No, I told my wolf. No.

She didn't understand. She had always been simple. I had loved her for that. She still thought we lived in a world where the right thing won. We did not.

I had the truth about Damian and Leona — that they had been together long enough to plan murder — and I had nothing else in this life. No video. No witnesses.

It would get me killed sooner. It would get my father killed sooner.

I had to find another way.

I let Damian take my hand.

"Sorry about that," I said, turning back to the party with a sheepish smile. "I think the wine went to my head. You all know how I get."

My father exhaled. The whispering shifted register; the room decided to call it a sweet bride moment and move on. The string quartet picked up something gentler.

"You scared me, baby," Damian said. He pressed his forehead to mine. He smelled like the cologne I had bought him last Yule. My body remembered the smell before my brain did. My tongue tasted poison.

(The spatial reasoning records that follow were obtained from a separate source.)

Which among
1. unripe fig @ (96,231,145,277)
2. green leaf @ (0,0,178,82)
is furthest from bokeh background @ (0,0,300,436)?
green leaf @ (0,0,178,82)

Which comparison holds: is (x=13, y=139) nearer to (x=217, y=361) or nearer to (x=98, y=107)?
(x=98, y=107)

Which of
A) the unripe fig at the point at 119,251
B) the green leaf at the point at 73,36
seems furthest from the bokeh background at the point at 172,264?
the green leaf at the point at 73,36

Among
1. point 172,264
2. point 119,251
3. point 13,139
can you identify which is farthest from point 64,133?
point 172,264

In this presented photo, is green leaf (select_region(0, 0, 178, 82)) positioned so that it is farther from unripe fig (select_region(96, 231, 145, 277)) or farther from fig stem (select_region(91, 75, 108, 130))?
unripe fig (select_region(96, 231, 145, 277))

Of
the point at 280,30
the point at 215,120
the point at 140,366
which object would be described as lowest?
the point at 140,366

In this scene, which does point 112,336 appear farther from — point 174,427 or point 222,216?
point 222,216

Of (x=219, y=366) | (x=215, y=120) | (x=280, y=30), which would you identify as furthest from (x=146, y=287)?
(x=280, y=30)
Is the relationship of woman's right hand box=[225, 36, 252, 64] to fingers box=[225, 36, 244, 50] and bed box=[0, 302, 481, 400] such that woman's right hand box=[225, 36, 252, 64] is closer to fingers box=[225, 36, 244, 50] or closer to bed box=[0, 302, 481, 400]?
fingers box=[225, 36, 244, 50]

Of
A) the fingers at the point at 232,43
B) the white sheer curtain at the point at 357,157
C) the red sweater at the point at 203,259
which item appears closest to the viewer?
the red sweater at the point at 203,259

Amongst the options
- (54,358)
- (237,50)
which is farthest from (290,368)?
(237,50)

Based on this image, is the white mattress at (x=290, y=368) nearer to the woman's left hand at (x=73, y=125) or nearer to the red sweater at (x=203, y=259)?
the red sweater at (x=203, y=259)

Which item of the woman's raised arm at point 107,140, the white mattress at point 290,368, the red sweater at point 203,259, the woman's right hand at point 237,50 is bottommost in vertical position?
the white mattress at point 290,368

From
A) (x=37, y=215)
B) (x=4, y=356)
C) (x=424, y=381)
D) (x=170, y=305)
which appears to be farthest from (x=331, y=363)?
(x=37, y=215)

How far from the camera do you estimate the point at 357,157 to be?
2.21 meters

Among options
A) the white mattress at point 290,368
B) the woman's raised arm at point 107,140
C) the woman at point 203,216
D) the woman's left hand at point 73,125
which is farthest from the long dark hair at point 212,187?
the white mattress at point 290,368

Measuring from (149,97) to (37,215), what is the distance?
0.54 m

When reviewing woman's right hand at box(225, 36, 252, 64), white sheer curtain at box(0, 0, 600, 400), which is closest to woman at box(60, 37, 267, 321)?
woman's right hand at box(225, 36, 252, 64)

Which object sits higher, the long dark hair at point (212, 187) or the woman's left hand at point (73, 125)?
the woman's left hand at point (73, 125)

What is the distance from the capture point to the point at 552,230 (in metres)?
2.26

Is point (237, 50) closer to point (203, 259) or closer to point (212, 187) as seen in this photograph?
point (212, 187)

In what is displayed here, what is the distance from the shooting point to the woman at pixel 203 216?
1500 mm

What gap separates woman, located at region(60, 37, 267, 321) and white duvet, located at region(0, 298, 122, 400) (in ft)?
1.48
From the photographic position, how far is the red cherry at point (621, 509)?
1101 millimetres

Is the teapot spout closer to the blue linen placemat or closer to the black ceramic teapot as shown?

"I love you," he said. "I'll always love you. We're going to have everything we ever talked about."

He was very good at this part. He had always been very good at this part.

I made my face soft and looked up into his.

"I'm sorry," I said. "I just needed some air."

Inside me, my wolf went still. She had been on her feet, ready. She lay down. She was watching now.

I excused myself toward the side hall.

Two waitresses huddled just inside the service door, whispering, “Is Alpha Azrael really not coming today?”

“They say he’s too busy preparing for tomorrow’s auction — couldn’t get away. Can’t even show up to his own brother’s engagement party. The tension between them must be real.”

They laughed softly and walked off with their trays.

I stood there, frozen.

Azrael.

Damian's half-brother. Same father, different mother. He had grown up in the Nightwhisper Pack — iron-fisted, decisive, a top contender for the Alpha King. Yet he was never without women on his arm, and the tabloids were full of his scandals. In my past life, I kept my distance, because Damian spent every dinner telling me his brother was a snake. And I was a wife who believed her husband.

But in my past life, he would lose his Alpha King race to Damian by a thread, because of me.

A thread.

I had cut my career to be a good wife. I had handed Damian my pack's votes and our merger and our council seats. Without me, the math was different.

Without me, Azrael won.

I touched the cold tile of the wall and made myself breathe.

Now, if I needed an ally to help me bring down Damian, who better than Azrael?